Copy everything in the material from the line containing "List the black" down through the line containing "Answer: the golf", keeping both of those lines and changing nothing.

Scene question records

= = = = =

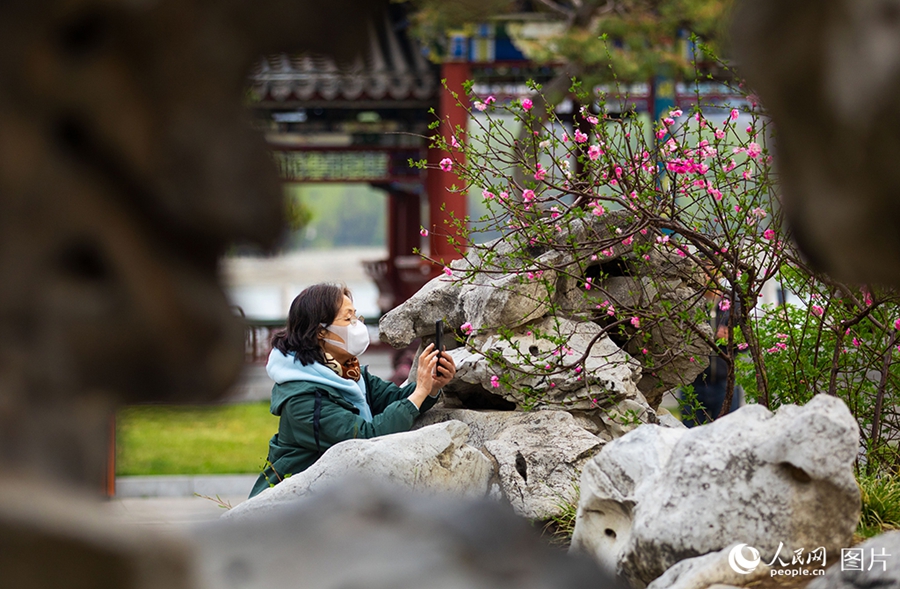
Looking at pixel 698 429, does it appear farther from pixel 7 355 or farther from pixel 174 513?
pixel 174 513

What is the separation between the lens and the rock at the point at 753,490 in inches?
91.3

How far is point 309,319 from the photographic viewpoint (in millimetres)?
3814

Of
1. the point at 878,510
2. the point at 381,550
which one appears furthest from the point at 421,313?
the point at 381,550

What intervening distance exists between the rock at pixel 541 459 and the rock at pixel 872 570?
5.51ft

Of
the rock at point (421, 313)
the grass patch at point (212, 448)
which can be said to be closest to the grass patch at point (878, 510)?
the rock at point (421, 313)

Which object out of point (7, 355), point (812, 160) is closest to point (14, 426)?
point (7, 355)

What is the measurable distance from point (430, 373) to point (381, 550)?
297 centimetres

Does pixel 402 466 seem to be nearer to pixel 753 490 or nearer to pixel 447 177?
pixel 753 490

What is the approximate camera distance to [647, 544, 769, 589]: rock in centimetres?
213

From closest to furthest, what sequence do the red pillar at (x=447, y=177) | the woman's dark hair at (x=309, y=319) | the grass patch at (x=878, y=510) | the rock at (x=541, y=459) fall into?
Result: 1. the grass patch at (x=878, y=510)
2. the rock at (x=541, y=459)
3. the woman's dark hair at (x=309, y=319)
4. the red pillar at (x=447, y=177)

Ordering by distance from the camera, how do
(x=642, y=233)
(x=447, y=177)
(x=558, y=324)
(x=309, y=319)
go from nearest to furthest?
(x=309, y=319) → (x=558, y=324) → (x=642, y=233) → (x=447, y=177)

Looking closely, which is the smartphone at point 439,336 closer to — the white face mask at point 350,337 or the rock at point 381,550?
the white face mask at point 350,337

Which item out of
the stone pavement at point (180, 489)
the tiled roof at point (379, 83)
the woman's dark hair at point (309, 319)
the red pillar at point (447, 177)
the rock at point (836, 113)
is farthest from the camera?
the tiled roof at point (379, 83)

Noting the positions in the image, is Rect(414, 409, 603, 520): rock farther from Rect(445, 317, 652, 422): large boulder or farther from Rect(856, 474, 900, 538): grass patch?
Rect(856, 474, 900, 538): grass patch
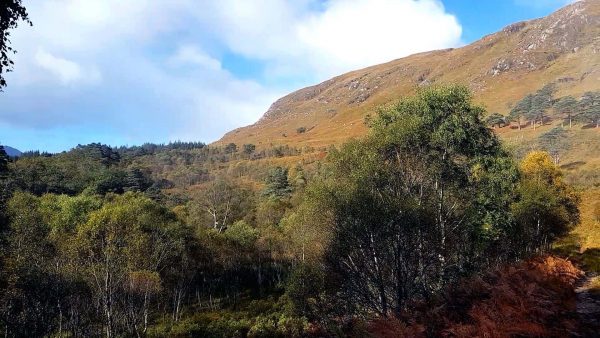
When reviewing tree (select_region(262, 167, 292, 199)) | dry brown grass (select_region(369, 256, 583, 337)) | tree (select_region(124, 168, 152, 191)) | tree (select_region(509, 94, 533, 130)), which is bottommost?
dry brown grass (select_region(369, 256, 583, 337))

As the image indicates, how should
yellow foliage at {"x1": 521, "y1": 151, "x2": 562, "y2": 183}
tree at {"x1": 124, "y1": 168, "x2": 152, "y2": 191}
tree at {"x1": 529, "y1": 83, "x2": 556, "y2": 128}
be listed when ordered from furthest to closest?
tree at {"x1": 529, "y1": 83, "x2": 556, "y2": 128}, tree at {"x1": 124, "y1": 168, "x2": 152, "y2": 191}, yellow foliage at {"x1": 521, "y1": 151, "x2": 562, "y2": 183}

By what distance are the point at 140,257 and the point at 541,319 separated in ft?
117

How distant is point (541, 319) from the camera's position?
1622 cm

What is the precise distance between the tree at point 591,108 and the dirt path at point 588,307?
145 meters

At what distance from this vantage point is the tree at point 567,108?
16300 centimetres

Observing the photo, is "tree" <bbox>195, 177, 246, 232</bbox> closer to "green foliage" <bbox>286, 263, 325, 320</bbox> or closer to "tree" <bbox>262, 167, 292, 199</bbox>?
"tree" <bbox>262, 167, 292, 199</bbox>

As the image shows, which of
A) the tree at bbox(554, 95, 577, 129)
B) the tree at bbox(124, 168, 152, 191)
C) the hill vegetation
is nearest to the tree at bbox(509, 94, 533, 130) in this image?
the tree at bbox(554, 95, 577, 129)

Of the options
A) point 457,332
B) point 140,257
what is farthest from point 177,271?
point 457,332

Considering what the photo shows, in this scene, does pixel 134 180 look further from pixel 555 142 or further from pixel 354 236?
pixel 555 142

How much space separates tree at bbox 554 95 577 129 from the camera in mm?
163000

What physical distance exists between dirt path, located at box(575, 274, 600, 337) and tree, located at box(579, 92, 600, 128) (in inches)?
5692

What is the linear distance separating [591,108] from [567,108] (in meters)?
16.2

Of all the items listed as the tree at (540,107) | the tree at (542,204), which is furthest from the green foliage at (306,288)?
the tree at (540,107)

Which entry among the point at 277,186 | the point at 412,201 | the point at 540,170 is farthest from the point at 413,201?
the point at 277,186
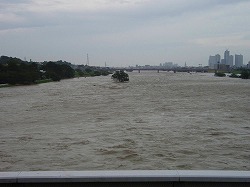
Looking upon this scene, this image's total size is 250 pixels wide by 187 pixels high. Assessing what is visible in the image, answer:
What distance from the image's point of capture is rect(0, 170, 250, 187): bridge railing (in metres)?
2.15

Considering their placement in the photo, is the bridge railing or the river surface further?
the river surface

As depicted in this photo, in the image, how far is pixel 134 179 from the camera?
7.08ft

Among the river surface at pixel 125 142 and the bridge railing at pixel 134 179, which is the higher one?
the bridge railing at pixel 134 179

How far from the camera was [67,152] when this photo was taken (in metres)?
8.03

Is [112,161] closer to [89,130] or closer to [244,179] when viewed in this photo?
[89,130]

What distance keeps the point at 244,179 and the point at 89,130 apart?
29.9ft

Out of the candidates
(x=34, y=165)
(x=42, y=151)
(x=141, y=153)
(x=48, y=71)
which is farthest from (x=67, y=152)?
(x=48, y=71)

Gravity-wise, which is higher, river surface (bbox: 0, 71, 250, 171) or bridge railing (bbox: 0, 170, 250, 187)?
bridge railing (bbox: 0, 170, 250, 187)

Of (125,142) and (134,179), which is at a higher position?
(134,179)

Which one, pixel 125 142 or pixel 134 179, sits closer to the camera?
pixel 134 179

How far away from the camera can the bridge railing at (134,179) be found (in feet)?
7.06

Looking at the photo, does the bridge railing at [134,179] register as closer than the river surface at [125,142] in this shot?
Yes

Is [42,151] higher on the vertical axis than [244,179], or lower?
lower

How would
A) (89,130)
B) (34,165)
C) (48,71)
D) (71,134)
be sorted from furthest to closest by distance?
(48,71) < (89,130) < (71,134) < (34,165)
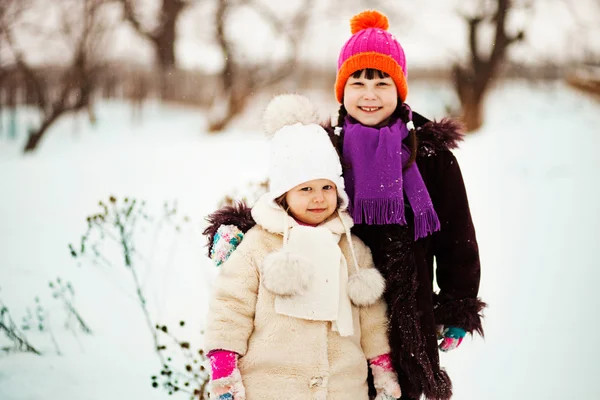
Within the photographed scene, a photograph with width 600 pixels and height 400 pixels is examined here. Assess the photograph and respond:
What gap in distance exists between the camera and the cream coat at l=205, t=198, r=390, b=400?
1.72m

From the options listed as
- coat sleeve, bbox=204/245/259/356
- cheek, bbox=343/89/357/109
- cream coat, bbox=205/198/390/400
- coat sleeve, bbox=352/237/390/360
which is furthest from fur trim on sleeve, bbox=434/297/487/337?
cheek, bbox=343/89/357/109

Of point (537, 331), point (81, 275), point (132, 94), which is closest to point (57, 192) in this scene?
point (81, 275)

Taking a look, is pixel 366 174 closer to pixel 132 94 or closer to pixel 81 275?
pixel 81 275

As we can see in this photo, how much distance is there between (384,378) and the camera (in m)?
1.82

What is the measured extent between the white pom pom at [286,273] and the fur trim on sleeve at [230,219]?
0.32m

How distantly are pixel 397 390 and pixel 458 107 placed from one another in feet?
35.3

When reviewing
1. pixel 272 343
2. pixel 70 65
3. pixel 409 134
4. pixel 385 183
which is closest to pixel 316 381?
pixel 272 343

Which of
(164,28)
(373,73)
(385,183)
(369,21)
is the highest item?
(164,28)

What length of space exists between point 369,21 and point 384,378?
4.52 feet

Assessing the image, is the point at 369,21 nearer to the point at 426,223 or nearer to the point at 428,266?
the point at 426,223

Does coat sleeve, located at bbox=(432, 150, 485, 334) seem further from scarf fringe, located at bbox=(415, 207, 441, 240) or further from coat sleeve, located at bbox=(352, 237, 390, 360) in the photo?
coat sleeve, located at bbox=(352, 237, 390, 360)

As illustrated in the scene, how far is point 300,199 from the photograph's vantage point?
1826mm

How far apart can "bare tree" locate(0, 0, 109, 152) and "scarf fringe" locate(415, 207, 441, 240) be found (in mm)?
10975

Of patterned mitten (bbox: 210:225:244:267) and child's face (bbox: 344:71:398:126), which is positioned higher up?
child's face (bbox: 344:71:398:126)
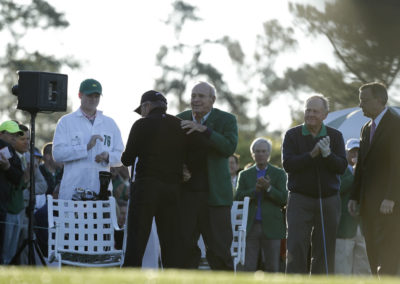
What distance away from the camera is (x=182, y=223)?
331 inches

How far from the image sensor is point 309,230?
30.1ft

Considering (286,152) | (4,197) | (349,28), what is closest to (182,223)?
(286,152)

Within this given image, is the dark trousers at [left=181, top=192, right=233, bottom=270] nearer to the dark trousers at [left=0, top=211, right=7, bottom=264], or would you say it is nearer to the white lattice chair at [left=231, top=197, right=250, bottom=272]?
the white lattice chair at [left=231, top=197, right=250, bottom=272]

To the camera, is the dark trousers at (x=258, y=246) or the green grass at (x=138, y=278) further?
the dark trousers at (x=258, y=246)

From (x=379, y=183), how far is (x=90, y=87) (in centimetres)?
271

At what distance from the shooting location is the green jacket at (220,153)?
27.6 ft

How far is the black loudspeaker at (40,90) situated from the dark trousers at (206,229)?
103 inches

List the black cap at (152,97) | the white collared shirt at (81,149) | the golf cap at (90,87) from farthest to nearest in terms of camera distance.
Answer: the golf cap at (90,87) → the white collared shirt at (81,149) → the black cap at (152,97)

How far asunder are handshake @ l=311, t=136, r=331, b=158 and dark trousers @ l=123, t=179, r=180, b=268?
1.36 m

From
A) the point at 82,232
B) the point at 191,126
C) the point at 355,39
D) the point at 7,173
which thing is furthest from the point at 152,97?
the point at 355,39

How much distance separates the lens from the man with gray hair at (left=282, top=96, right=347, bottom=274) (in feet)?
29.5

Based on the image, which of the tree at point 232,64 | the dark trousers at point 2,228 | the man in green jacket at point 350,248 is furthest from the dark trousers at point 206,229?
the tree at point 232,64

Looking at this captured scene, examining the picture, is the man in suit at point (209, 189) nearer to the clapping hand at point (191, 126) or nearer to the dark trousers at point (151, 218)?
the clapping hand at point (191, 126)

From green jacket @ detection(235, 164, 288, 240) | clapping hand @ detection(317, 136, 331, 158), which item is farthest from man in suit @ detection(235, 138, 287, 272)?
clapping hand @ detection(317, 136, 331, 158)
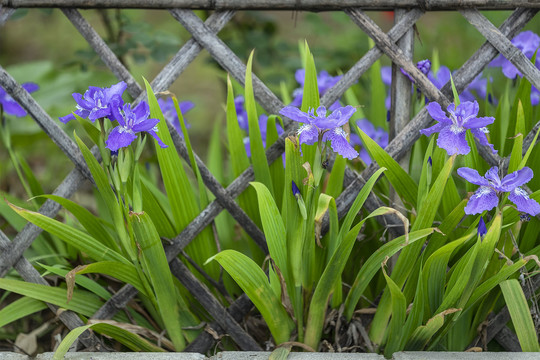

= = = = =

_Result_.
List the black cap at (152,97) | the white collared shirt at (81,149) | the golf cap at (90,87) from farthest to nearest in terms of camera distance.
Answer: the golf cap at (90,87) → the white collared shirt at (81,149) → the black cap at (152,97)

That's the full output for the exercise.